Work order:
Using the data that follows, output only the lines from the line with "Large illuminated lanterns" up to and including the line with "2.74 carat green, yellow, and", exactly, leaving pictures aside.

Task material:

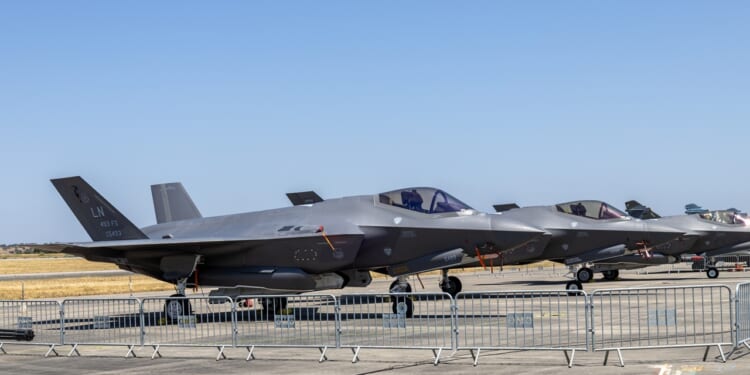 Several F-35s on display at an airfield.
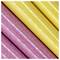 Close-up of glittery pink and yellow pencils arranged diagonally, showing their shiny surface and parallel alignment.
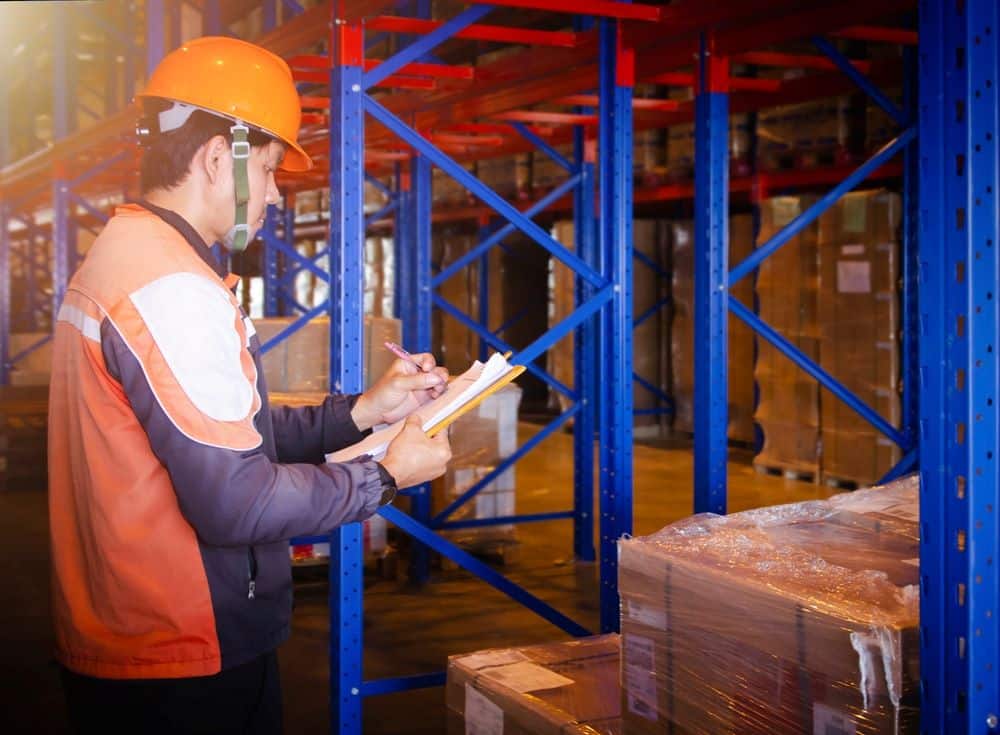 A warehouse staff checking packages 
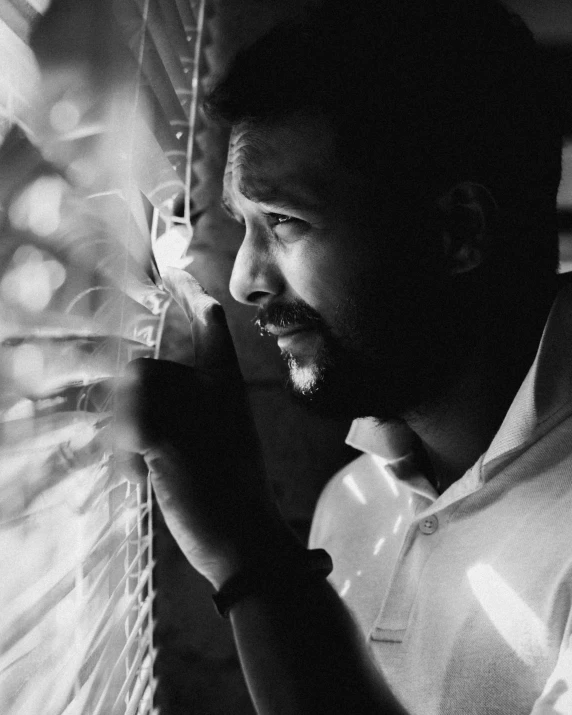 man looking out through blinds in his house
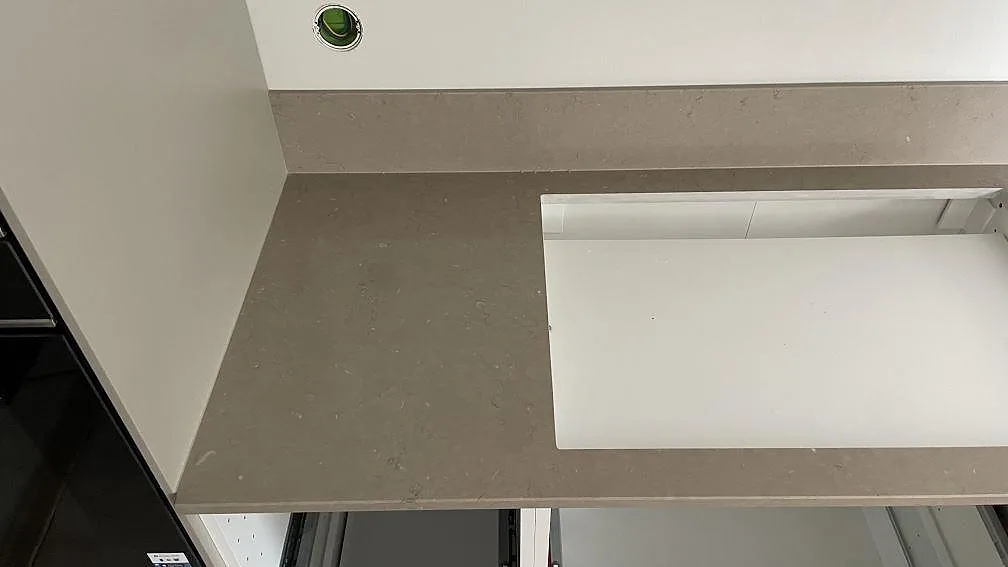 Detalj av hällöppning och gråbeige polerad Silestone Coral Clay med stänkkant i kök i Höör.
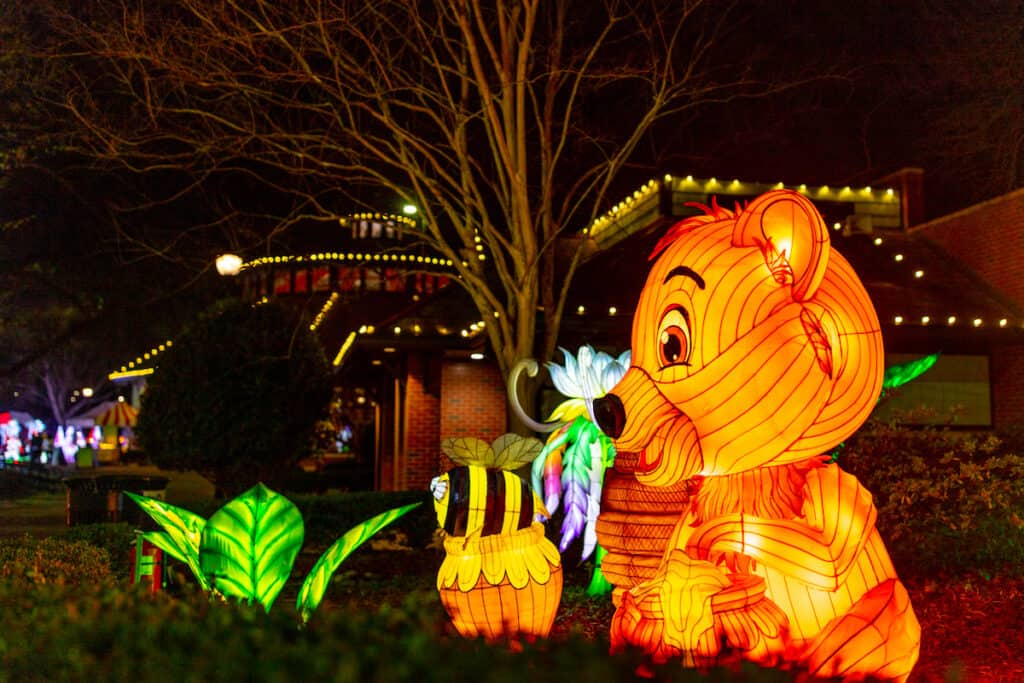 Large illuminated lanterns depicting a bear and a bee at LuminoCity Festival at Pullen Park, Raleigh, NC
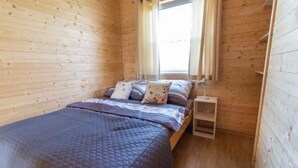 A wooden-paneled room with a bed, a small bedside table, and a window. - Comfortable Holiday Homes in Mielno (Mielno)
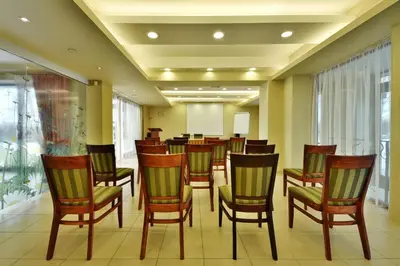 a waiting room with wooden chairs and a table at Vingis in Marijampolė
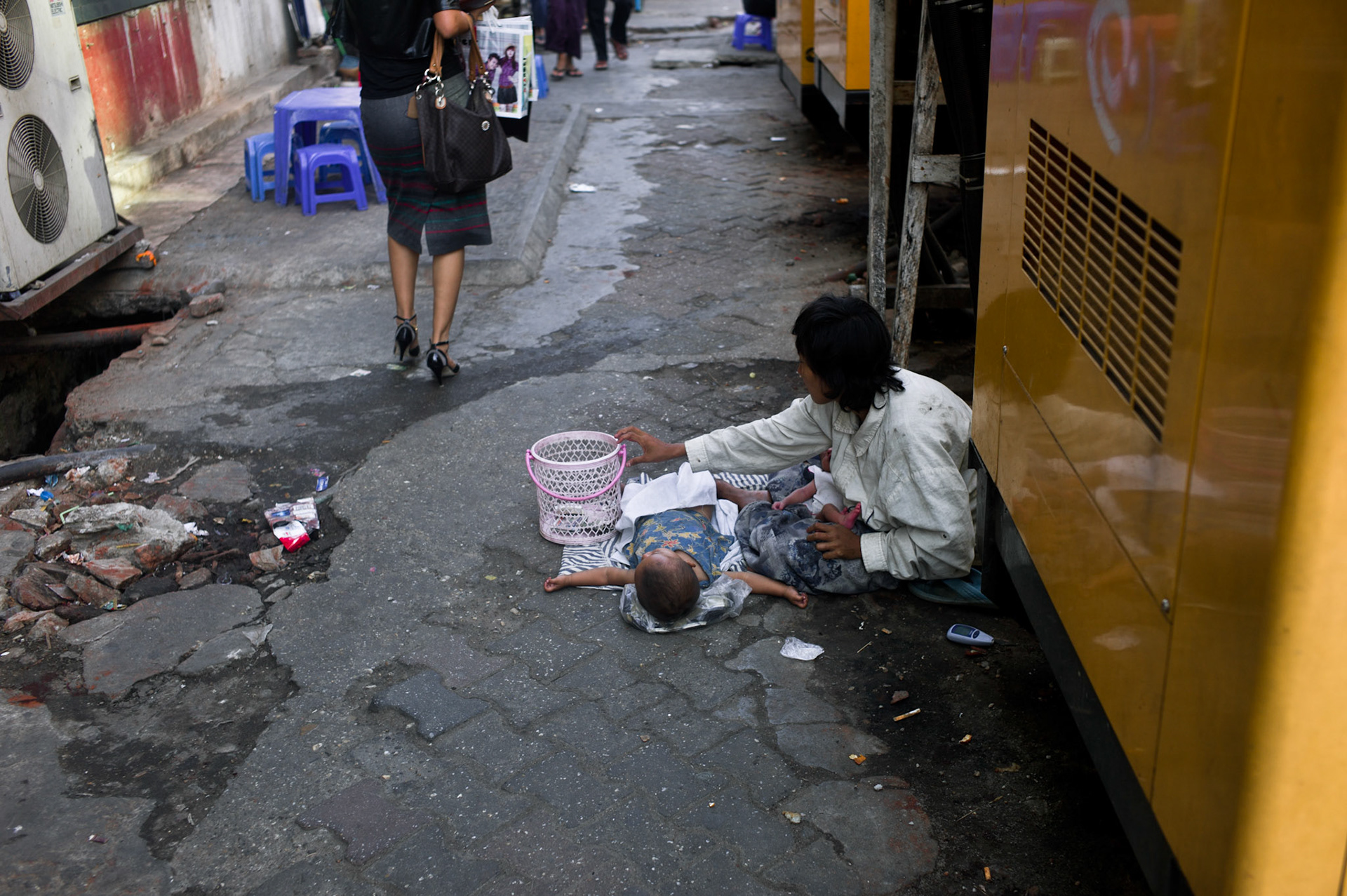 A mother with her two young children begs on the streets of downtown Rangoon as a well-heeled lady walks by. Over the past few years a shift in society has developed in Burma with the emergence of a 'wealthy class' however the country is still poverty stricken with many surviving on no more than $1 per day. Burma, a resource rich nation, has become one of the poorest in the world with estimated more than 30% of the population living on or below the poverty line and where the ruling military regime spend less than 2% of GDP on education and healthcare combined.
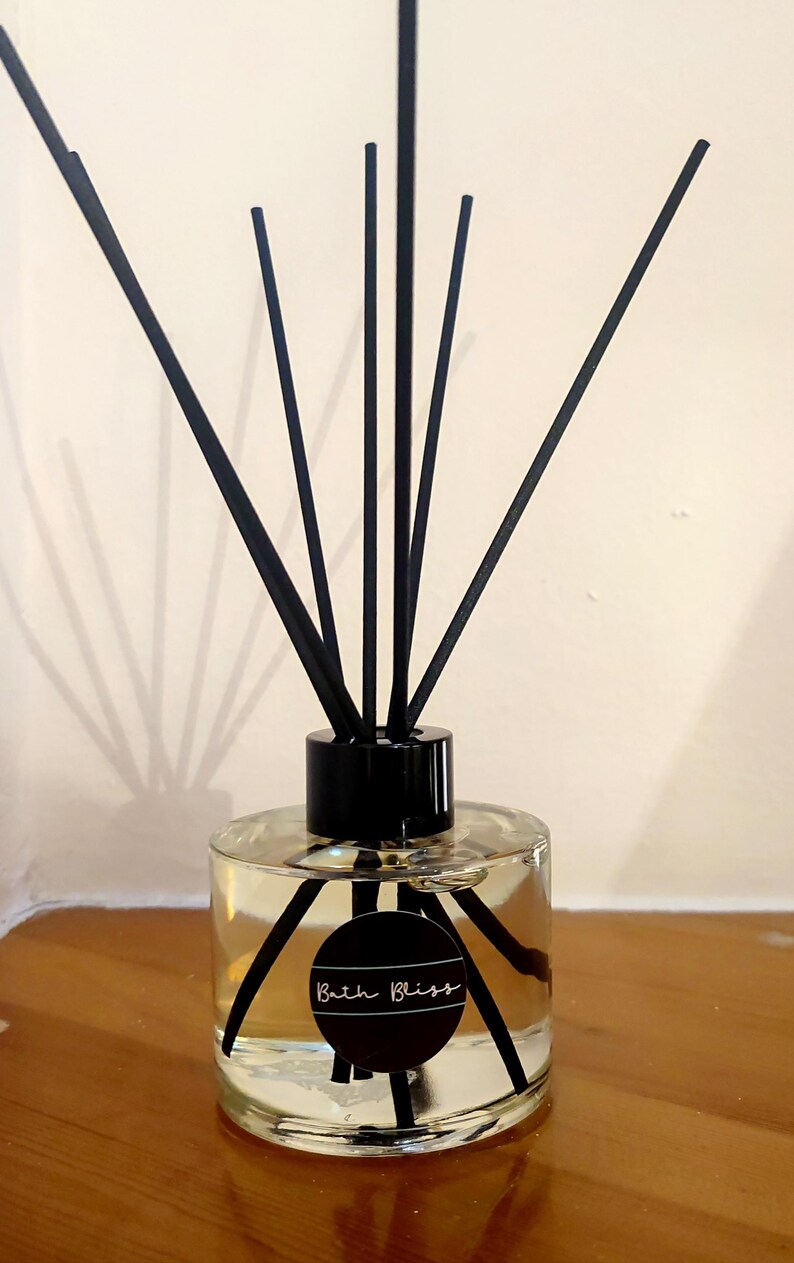 May include: A clear glass diffuser bottle with black reeds and a black label that says "Bath Bliss".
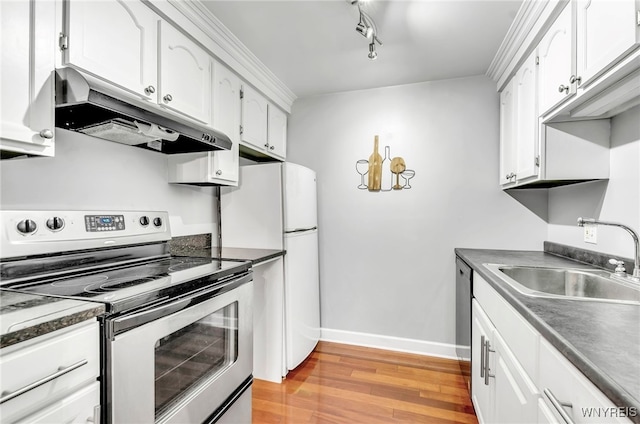 kitchen featuring white cabinets, light hardwood / wood-style floors, sink, and appliances with stainless steel finishes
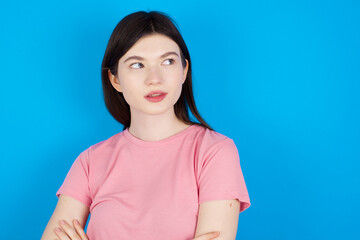 young beautiful Caucasian woman wearing pink T-shirt over blue wall looking aside into empty space thoughtful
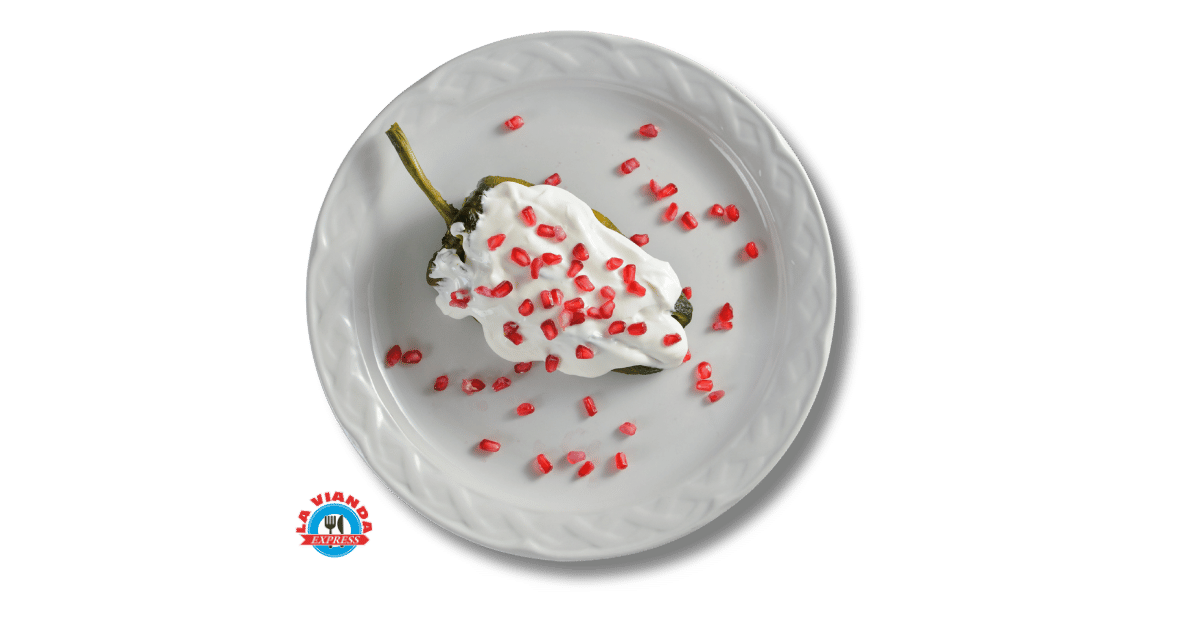 Chile en nogada con nogada blanca y granada servido en plato blanco, platillo de temporada en La Vianda Express en Morelia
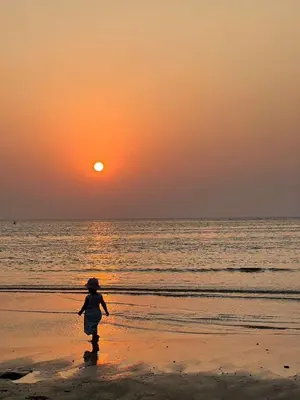 a person walking on the beach at sunset at Yada House Alina Cottage in Nai Yang Beach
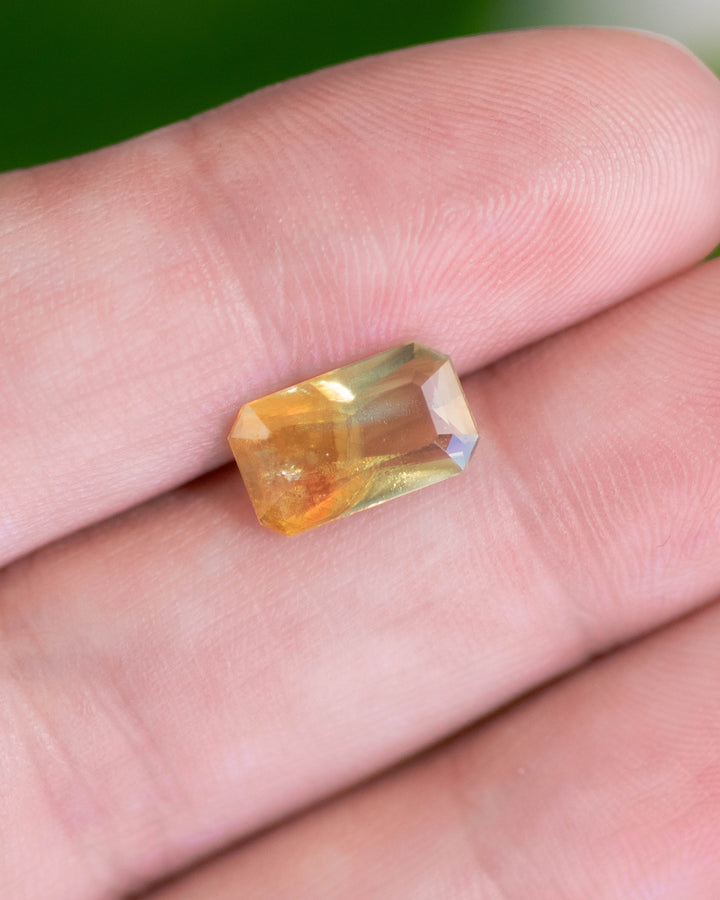 2.74 carat green, yellow, and orange parti sapphire displayed on fingertip under natural light, highlighting brilliance, clarity, and geometric symmetry of the custom octagonal step cut, untreated sapphire from Umba River, Tanzania.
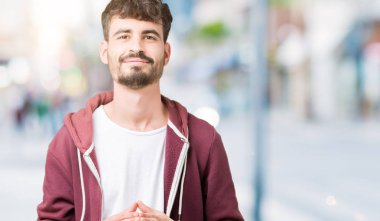 Genç yakışıklı adam arka plan eller birlikte izole ve rahat ve neşeli gülümseyen parmak çarpı işareti. Başarı ve iyimser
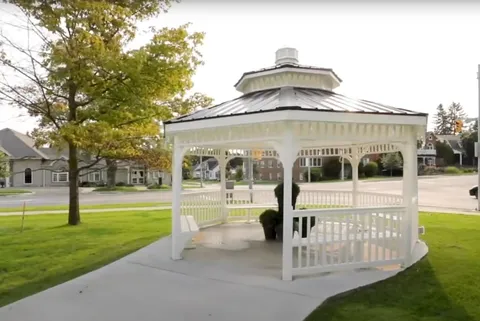 White gazebo with potted shrubs, lawn, a tree and a paved path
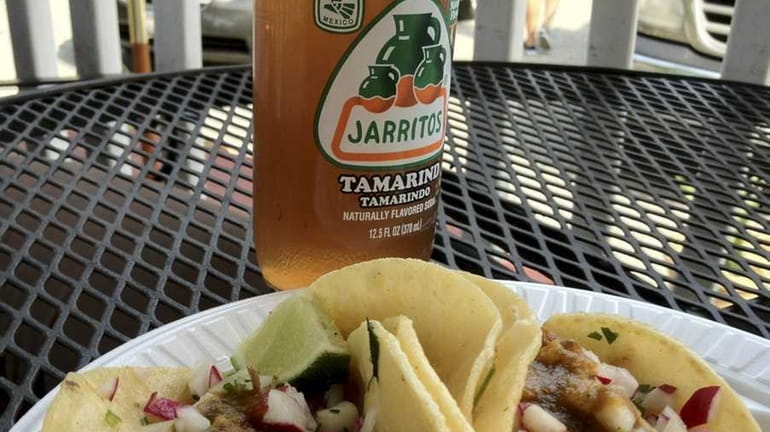 At A Taste of Country in Riverhead, carnitas tacos can...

Solution to this problem:
 Large illuminated lanterns depicting a bear and a bee at LuminoCity Festival at Pullen Park, Raleigh, NC
 A wooden-paneled room with a bed, a small bedside table, and a window. - Comfortable Holiday Homes in Mielno (Mielno)
 a waiting room with wooden chairs and a table at Vingis in Marijampolė
 A mother with her two young children begs on the streets of downtown Rangoon as a well-heeled lady walks by. Over the past few years a shift in society has developed in Burma with the emergence of a 'wealthy class' however the country is still poverty stricken with many surviving on no more than $1 per day. Burma, a resource rich nation, has become one of the poorest in the world with estimated more than 30% of the population living on or below the poverty line and where the ruling military regime spend less than 2% of GDP on education and healthcare combined.
 May include: A clear glass diffuser bottle with black reeds and a black label that says "Bath Bliss".
 kitchen featuring white cabinets, light hardwood / wood-style floors, sink, and appliances with stainless steel finishes
 young beautiful Caucasian woman wearing pink T-shirt over blue wall looking aside into empty space thoughtful
 Chile en nogada con nogada blanca y granada servido en plato blanco, platillo de temporada en La Vianda Express en Morelia
 a person walking on the beach at sunset at Yada House Alina Cottage in Nai Yang Beach
 2.74 carat green, yellow, and orange parti sapphire displayed on fingertip under natural light, highlighting brilliance, clarity, and geometric symmetry of the custom octagonal step cut, untreated sapphire from Umba River, Tanzania.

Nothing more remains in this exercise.